DATA FOR THIS EXERCISE ::

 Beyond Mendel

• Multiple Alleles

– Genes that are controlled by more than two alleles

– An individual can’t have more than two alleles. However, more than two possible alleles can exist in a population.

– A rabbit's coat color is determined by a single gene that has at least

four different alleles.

--

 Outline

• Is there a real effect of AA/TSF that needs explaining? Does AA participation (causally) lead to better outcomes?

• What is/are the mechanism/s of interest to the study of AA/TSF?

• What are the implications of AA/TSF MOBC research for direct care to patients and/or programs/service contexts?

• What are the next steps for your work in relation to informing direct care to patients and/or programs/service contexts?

==

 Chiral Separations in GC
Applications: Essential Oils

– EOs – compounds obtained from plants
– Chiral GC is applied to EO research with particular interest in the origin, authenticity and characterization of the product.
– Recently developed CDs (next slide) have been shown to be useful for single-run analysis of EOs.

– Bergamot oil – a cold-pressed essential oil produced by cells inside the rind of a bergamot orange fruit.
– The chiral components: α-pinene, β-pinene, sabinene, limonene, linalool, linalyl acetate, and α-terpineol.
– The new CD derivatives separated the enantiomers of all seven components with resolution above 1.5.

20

PROBLEM STATEMENT ::
Every line that holds the word "single" should be copied from the records above.

ANSWER SPACE ::
– A rabbit's coat color is determined by a single gene that has at least
– Recently developed CDs (next slide) have been shown to be useful for single-run analysis of EOs.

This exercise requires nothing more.